Document segment –

While we’ve been dark at the Palladium since March 13, we haven’t been idle. One of our quarantine projects will debut in late September, when we begin streaming live Palladium Presents shows.
We’ve added great cameras, lens, and other equipment to bring you an at-home concert experience that will look and sound great. We’re also featuring (and paying) some of our best local musicians, many of whom have been without musical gigs since March.
Keep an eye on our website and this blog for the on-sale date for this series.
Music writer Bill DeYoung, of St. Petersburg Catalyst, did a preview of the Palladium Presents series last week. I’ll let him tell you more about this exciting new project:
Music in the stream: Introducing Palladium Presents
By BILL DEYOUNG/ST. PETERSBURG CATALYST
The Palladium Theater may be down, but it’s not out, and by the middle of September many of the 5th Avenue venue’s favorite performers will be back on that stage, in full entertainment mode.
Of course, there won’t be a live audience – you and I won’t be there – but Paul Wilborn’s got that all figured out.
Wilborn, the Palladium’s longtime executive director, is producing a series of virtual concerts, to be recorded (on the mainstage) and streamed.
Palladium Presents will use four cameras (three stationary, one mobile) and a state-of-the-art, stereo sound system, mixed for optimal audio enjoyment.
The second show in the series, featuring an all-star jazz band with James Suggs on trumpet, Jeremy Carter on sax and the triple-threat trio La Lucha, was taped in the otherwise-empty Palladium Friday afternoon.

Recorded information –
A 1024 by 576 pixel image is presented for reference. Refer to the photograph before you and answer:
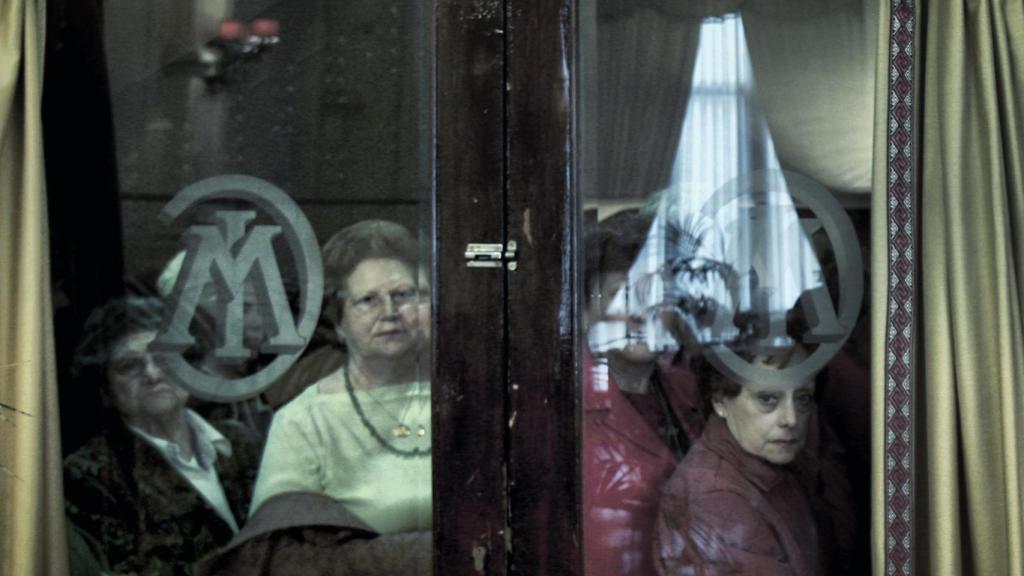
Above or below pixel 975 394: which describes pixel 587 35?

What is needed –
In the Palladium Presents post, please state how many cameras the series will use and how they are set up. The listing comes from a different source than the text.

Solution to this task –
Four cameras: three stationary and one mobile.